> Text provided
The position of the different parts of the bucket moving module and the position of the handle mounting module are once more clearly shown in Figs. 40, 40A, while omitting, for clarity's sake, the parts of the rod feeding module 90-110, the grip feeding module 120-140 and the handle manufacturing module 150-250.
Because of the modular construction of the apparatus the different parts thereof can be readily adapted to the shape and dimensions of the buckets, rod elements, grips to be processed, and handles to be formed. This therefore results in a universal apparatus delivering buckets with handles of high quality. Moreover, as a result of the special construction of the bending heads 200 the bent ends may have a smaller length, which is favorable for the width of the edge R of the bucket E, which is necessary to receive the ends of the handle H. Accordingly, by means of the apparatus according to the invention buckets E can be manufactured with a relatively narrow edge R.
It is self-evident that the invention is not limited to the exemplary embodiment described, but that various modifications are possible within the scope of the invention.

Claims

An apparatus comprising a bucket moving module (20-80) for feeding handleless buckets (E) and carrying away buckets (E) provided with handles (H), a handle manufacturing module (150-250) for manufacturing handles (H) from metal rod elements (S), a rod feeding module (90-110) for feeding metal rod elements (S) to the handle manufacturing module (150-250), and a handle mounting module (260) for mounting a handle (H) on a handleless bucket (E).
An apparatus according to claim 1, characterized in that the rod feeding module (90-110) is adjustable for the feeding of rod elements (S) of different lengths, the handle manufacturing module (150-250) is adjustable for the manufacture of handles (H) of different dimensions and/or shapes, and the bucket moving module (20-80) is adjustable for the feeding and carrying away of buckets (E) of different dimensions.
An apparatus according to claim 1 or 2, characterized in that it is provided with a grip feeding module (120-140) for feeding grips (G) to the handle manufacturing module (150-250).
An apparatus according to claim 3, characterized in that the grip feeding module (120-140) is adjustable for the feeding of different types of grips (G).
An apparatus according to any of the preceding claims, characterized in that the handle manufacturing module (150-180) comprises two knob-forming heads (150, 160) which are arranged opposite each other and are each rotatable about a common axis of rotation and are arranged for axial movement in the direction of the axis of rotation, the knob-forming heads (150, 160) are each provided with a knob-forming element (170) and at least one supporting element (180), the knob-forming element (170) is provided with a forming surface (175) which intersects the axis of rotation and makes an angle with the axis of rotation, while the at least one supporting element (180) is intended for abutment on the outer surface of the rod element (S) for taking up forces exerted on the rod end by the forming surface (175).
An apparatus according to any of the preceding claims, characterized in that the handle manufacturing module (150-250) is provided with a bending unit (190-250), by means of which the rod element (S) is bent into a handle (H).
An apparatus according to claim 6, characterized in that the bending unit (190-250) comprises a relaxation arrangement (220-250) designed to carry out a plurality of plastic deformation operations, which deformation operations effect no definitive deformation but only bring about a relaxation of the stresses existing in the bent rod element (S) as a result of the bending of the rod element (S) carried out by the bending unit.

> Problem set
1. Rewrite the dataset entries below, replacing "Rearrange" with "Sort" and leaving everything else unchanged.
2. Write the next part of the patent text on the apparatus for fitting handles to buckets, picking up after its last claim.

Rows from a dataset
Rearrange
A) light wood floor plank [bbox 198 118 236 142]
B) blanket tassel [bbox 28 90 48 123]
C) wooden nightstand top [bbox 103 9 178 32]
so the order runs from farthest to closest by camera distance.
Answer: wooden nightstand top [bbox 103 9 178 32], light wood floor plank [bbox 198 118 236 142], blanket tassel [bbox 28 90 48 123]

> Responses
1.
Sort
A) light wood floor plank [bbox 198 118 236 142]
B) blanket tassel [bbox 28 90 48 123]
C) wooden nightstand top [bbox 103 9 178 32]
so the order runs from farthest to closest by camera distance.
Answer: wooden nightstand top [bbox 103 9 178 32], light wood floor plank [bbox 198 118 236 142], blanket tassel [bbox 28 90 48 123]

2.
An apparatus according to claim 7, characterized in that the relaxation arrangement comprises a plurality of juxtaposed abutting elements (220) which are provided with a receiving slot (230) for partially receiving therein the bent rod element (S), the abutting elements (220) are movably arranged, each abutting element (220) is provided with a cam path groove (240), the relaxation arrangement is provided with at least one movably arranged cam (250) which is movable through the cam path grooves (240) of the successive abutting elements, and the cam imposes a movement on at least a number of the abutting elements (220).
An apparatus according to claim 8, characterized in that the apparatus is provided with a plurality of cams (250), the arrangement of the successive cams (250) is such that the first cams (250) moving along impose a plastic deformation on the bent rod (S), while the last cams moving along substantially undo the deformations imposed on the bent rod (S).
An apparatus according to any of the preceding claims, characterized in that the handle manufacturing module (150-250) comprises two bending heads (200), by means of which the ends of a rod element (S) are enclosed and are bent through substantially 90°, the bending heads have such a form that after insertion of the ends of a rod element (S) the inserted rod (S) is not in any direction capable of escaping through a single rotation of the bending head (200), the embodiment is additionally such that after the bending operation the ends of the rod element (S) can only be removed from the bending head (200) in the longitudinal direction of these ends.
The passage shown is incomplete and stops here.